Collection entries
-------------------------

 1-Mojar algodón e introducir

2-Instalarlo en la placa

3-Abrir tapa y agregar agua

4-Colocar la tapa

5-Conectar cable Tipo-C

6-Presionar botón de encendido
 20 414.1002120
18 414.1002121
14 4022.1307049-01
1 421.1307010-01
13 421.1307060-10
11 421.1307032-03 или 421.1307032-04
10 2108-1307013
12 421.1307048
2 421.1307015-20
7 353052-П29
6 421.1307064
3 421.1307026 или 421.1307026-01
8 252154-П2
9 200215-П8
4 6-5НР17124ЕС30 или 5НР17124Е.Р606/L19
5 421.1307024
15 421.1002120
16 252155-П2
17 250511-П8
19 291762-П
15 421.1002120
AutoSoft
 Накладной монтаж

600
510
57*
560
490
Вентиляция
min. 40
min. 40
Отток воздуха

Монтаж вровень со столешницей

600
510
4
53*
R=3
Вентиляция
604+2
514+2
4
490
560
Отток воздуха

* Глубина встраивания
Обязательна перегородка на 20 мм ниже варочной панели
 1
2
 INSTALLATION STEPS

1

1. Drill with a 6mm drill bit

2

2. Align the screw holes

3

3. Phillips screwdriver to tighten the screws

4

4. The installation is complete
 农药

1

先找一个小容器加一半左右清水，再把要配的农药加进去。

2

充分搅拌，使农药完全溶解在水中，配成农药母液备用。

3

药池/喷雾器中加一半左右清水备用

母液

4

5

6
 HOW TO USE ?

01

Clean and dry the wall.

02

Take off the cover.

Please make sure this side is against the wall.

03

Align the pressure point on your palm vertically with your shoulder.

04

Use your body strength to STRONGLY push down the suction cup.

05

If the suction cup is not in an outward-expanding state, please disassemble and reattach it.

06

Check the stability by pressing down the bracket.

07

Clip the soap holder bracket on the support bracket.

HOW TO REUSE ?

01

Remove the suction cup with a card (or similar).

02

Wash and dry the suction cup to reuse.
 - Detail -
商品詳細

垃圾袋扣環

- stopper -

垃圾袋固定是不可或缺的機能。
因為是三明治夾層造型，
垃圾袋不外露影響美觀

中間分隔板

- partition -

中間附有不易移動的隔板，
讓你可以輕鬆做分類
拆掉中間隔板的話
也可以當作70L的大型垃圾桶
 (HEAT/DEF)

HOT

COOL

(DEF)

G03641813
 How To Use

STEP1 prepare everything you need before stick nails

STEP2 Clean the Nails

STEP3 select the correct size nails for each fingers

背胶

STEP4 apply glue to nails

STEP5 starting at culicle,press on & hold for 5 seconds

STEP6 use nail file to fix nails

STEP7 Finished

-------------------------

» What needs to be done
Give the entries again in full, exactly as they were written above.

» Exercise response
 1-Mojar algodón e introducir

2-Instalarlo en la placa

3-Abrir tapa y agregar agua

4-Colocar la tapa

5-Conectar cable Tipo-C

6-Presionar botón de encendido
 20 414.1002120
18 414.1002121
14 4022.1307049-01
1 421.1307010-01
13 421.1307060-10
11 421.1307032-03 или 421.1307032-04
10 2108-1307013
12 421.1307048
2 421.1307015-20
7 353052-П29
6 421.1307064
3 421.1307026 или 421.1307026-01
8 252154-П2
9 200215-П8
4 6-5НР17124ЕС30 или 5НР17124Е.Р606/L19
5 421.1307024
15 421.1002120
16 252155-П2
17 250511-П8
19 291762-П
15 421.1002120
AutoSoft
 Накладной монтаж

600
510
57*
560
490
Вентиляция
min. 40
min. 40
Отток воздуха

Монтаж вровень со столешницей

600
510
4
53*
R=3
Вентиляция
604+2
514+2
4
490
560
Отток воздуха

* Глубина встраивания
Обязательна перегородка на 20 мм ниже варочной панели
 1
2
 INSTALLATION STEPS

1

1. Drill with a 6mm drill bit

2

2. Align the screw holes

3

3. Phillips screwdriver to tighten the screws

4

4. The installation is complete
 农药

1

先找一个小容器加一半左右清水，再把要配的农药加进去。

2

充分搅拌，使农药完全溶解在水中，配成农药母液备用。

3

药池/喷雾器中加一半左右清水备用

母液

4

5

6
 HOW TO USE ?

01

Clean and dry the wall.

02

Take off the cover.

Please make sure this side is against the wall.

03

Align the pressure point on your palm vertically with your shoulder.

04

Use your body strength to STRONGLY push down the suction cup.

05

If the suction cup is not in an outward-expanding state, please disassemble and reattach it.

06

Check the stability by pressing down the bracket.

07

Clip the soap holder bracket on the support bracket.

HOW TO REUSE ?

01

Remove the suction cup with a card (or similar).

02

Wash and dry the suction cup to reuse.
 - Detail -
商品詳細

垃圾袋扣環

- stopper -

垃圾袋固定是不可或缺的機能。
因為是三明治夾層造型，
垃圾袋不外露影響美觀

中間分隔板

- partition -

中間附有不易移動的隔板，
讓你可以輕鬆做分類
拆掉中間隔板的話
也可以當作70L的大型垃圾桶
 (HEAT/DEF)

HOT

COOL

(DEF)

G03641813
 How To Use

STEP1 prepare everything you need before stick nails

STEP2 Clean the Nails

STEP3 select the correct size nails for each fingers

背胶

STEP4 apply glue to nails

STEP5 starting at culicle,press on & hold for 5 seconds

STEP6 use nail file to fix nails

STEP7 Finished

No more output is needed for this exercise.